While we just finished our New Year’s Eve parties and (hopefully) started on our New Year’s Resolutions that we set for January 1st here in the states, those that follow the Chinese culture still have some time before their official end of the year sets in. And though we’re sure you’ve heard of the occasion before and may even be familiar with which animal is said to represent 2016, we’d like to share some more insight into their holiday so that you can get a closer look at how others symbolize the start and end of a calendar year; take a look at what we’ve put together below.
Chinese New Year Facts
Did you know?
● The Chinese New Year is also referred to as the “Spring Festival,” and has been since the 20th century.
● Originally, the purpose of the Chinese New Year was to honor both household and heavenly deities, however, younger generations now view it as an opportunity to rest and relax.
● In traditional Chinese culture, the New Year was considered the single most important festival found on the calendar. It is said to begin in the middle of the 12th month and end in the middle of the first.

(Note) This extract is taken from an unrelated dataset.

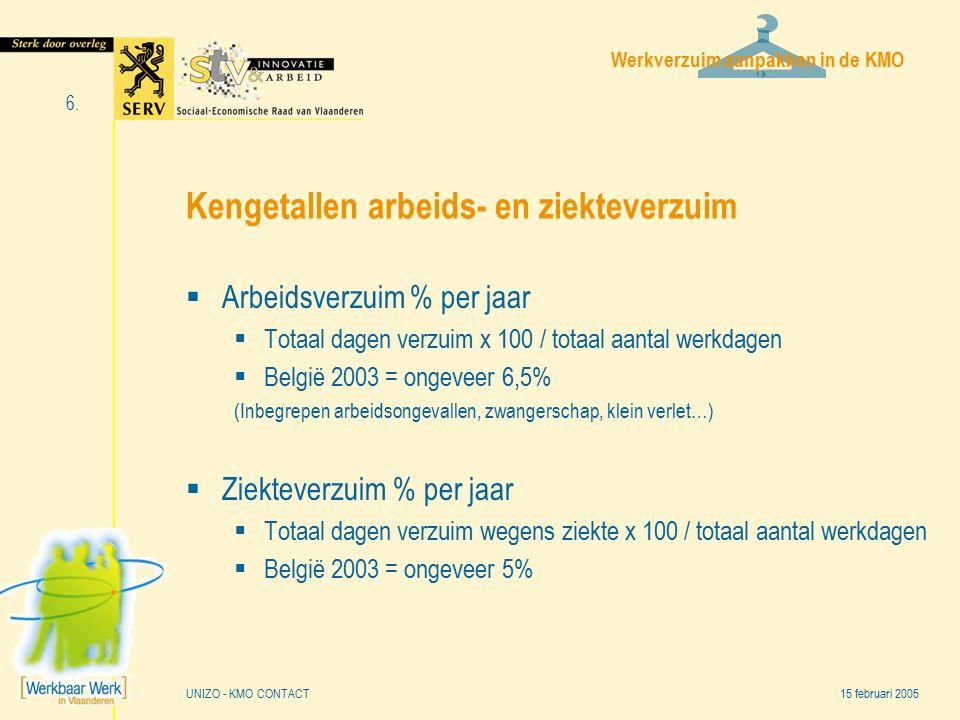 Werkverzuim aanpakken in de KMO 15 februari 2005 6. UNIZO - KMO CONTACT Kengetallen arbeids- en ziekteverzuim  Arbeidsverzuim % per jaar  Totaal dag
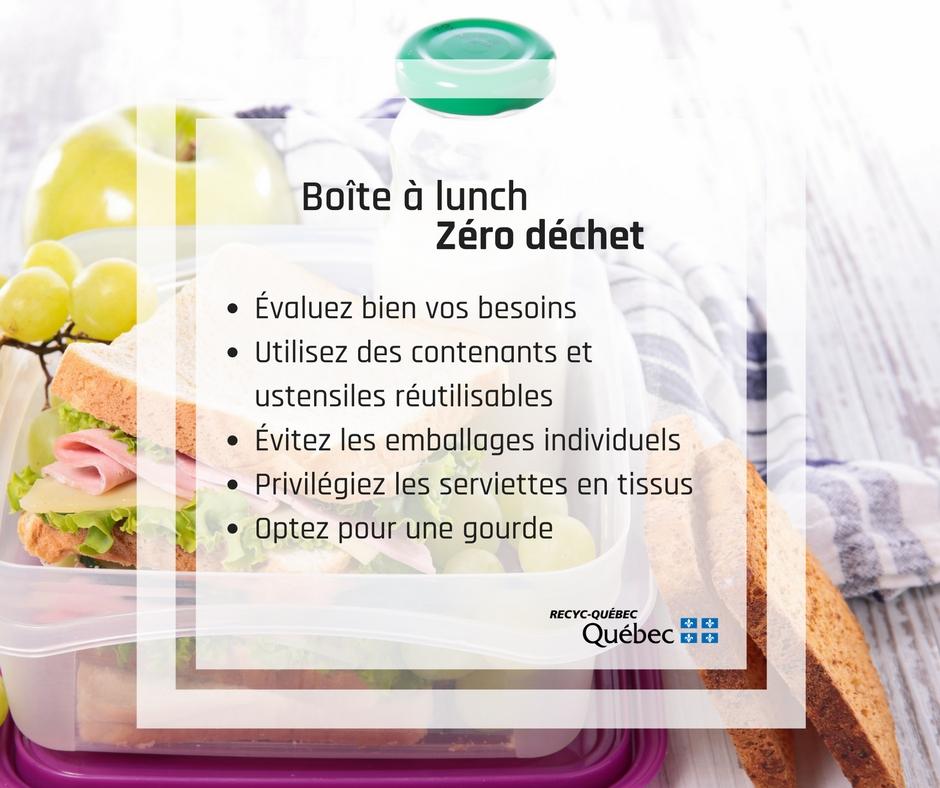 Boîte à lunch zéro déchet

● Once the Western calendar was used in China around 1912, New Year’s Day also began to be celebrated on January 1st. However, in 1996, Chinese leaders reverted back to their roots and implemented a vacation period (known as Spring Festival) that lasted for one week to celebrate the New Year.
● According to Chinese tradition, each new year is represented by one of the 12 zodiac animals.
Chinese New Year 2016
Based on the Chinese Lunar calendar, the Chinese New Year falls on Monday, February 8th in 2016. This year’s zodiac animal, the monkey, is known to be intelligent and creative – but don’t let it fool you! Another one of its many personality traits is its aptitude for being mischievous.
For those who are born this year, or for those who have been born during the year of the monkey in the past (1920, 1932, 1944, 1956, 1968, 1980, 1992, 2004), you may find luck with the numbers 4 and 9, or with colors such as gold and blue.
Chinese New Year Traditions and Symbols
1. Dinner: Similar to how you may sit down for a large family meal on Thanksgiving or Christmas, in traditional Chinese culture, dinner on New Year’s Eve is often viewed as the most important meal of the year. So, if you’re looking for ways to celebrate in your own home, consider a family gathering with a feast!
2. Dragons: Did you know that a Chinese cultural belief is that individuals are descendents of dragons? That said, it isn’t unusual to see this particular animal reflected in drawings or costumes. In fact, on certain days throughout the Chinese New Year, it is said that there are even dancing dragon performances!
3. Festival of Lanterns: The Festival of Lanterns, which occurs on the 15th day of the New Year, is known to symbolize the last of the Chinese New Year celebrations. On this day, individuals are known to either A) light lanterns throughout the streets, or B) create paper lanterns on wheels, often in the shape of the animal of the year! Now that you know, get your creative juices flowing and create a monkey lantern of your own!